▶ Problem to solve
Copy, word for word, the lines below from the one containing "Happy girl on" up to and including the one containing "TESLA P85 Gets", with pictures left out.
····················
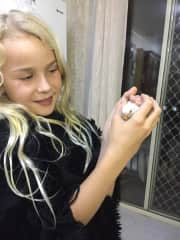 Talara holding a young budgie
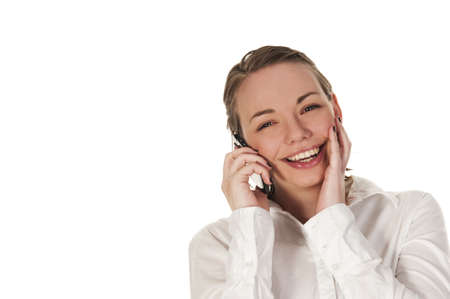 Happy girl on the phone, seen against white background photo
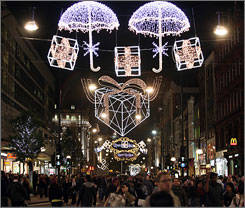 Shoppers enjoy the holiday displays on Oxford Street in London. Virgin Vacations is offering six-night London packages starting at $769 per person.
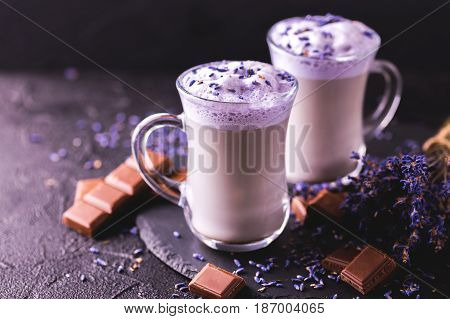 Cappuccino With Lavender And Chocolate Syrup And Flowers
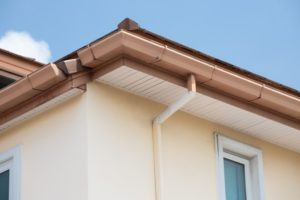brand new gutters on a house that has just been painted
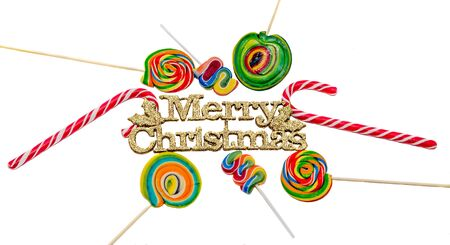 Yellow sparkley Merry Christams write, letters with colored candy sticks and lollipops, isolated Stock Photo
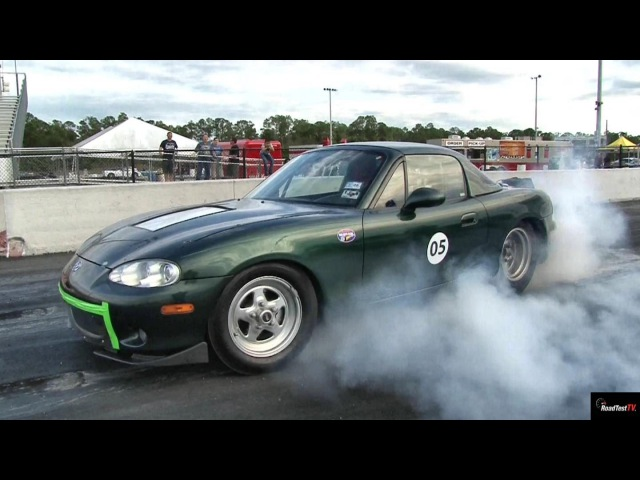 TESLA P85 Gets ZAPPED by Electric MIATA !! - 1/4 mile Drag Race Video - Road Test TV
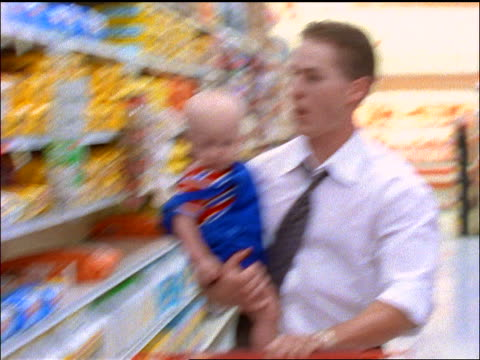 slow motion pans businessman pushing shopping cart thru aisle of grocery store while holding baby boy - genderblend stock videos & royalty-free footage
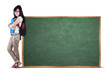 Student standing next to chalkboard 1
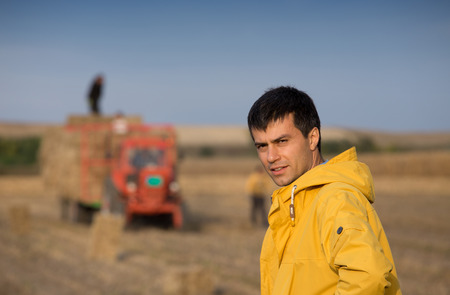 Portrait of attractive farmer standing in front of tractor with soybean bale used as alternative energy for heating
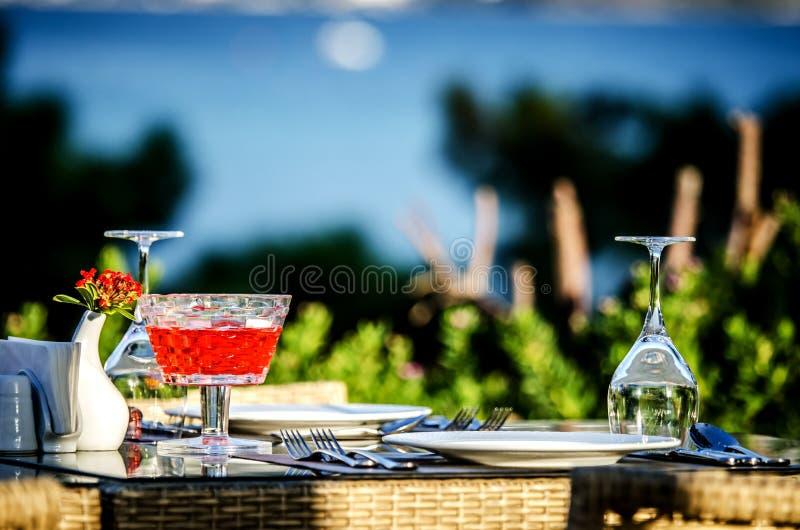 Bordlägga inställningen för matställe i en restaurang på stranden royaltyfria bilder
····················
▶ Solution to this task
 Happy girl on the phone, seen against white background photo
 Shoppers enjoy the holiday displays on Oxford Street in London. Virgin Vacations is offering six-night London packages starting at $769 per person.
 Cappuccino With Lavender And Chocolate Syrup And Flowers
brand new gutters on a house that has just been painted
 Yellow sparkley Merry Christams write, letters with colored candy sticks and lollipops, isolated Stock Photo
 TESLA P85 Gets ZAPPED by Electric MIATA !! - 1/4 mile Drag Race Video - Road Test TV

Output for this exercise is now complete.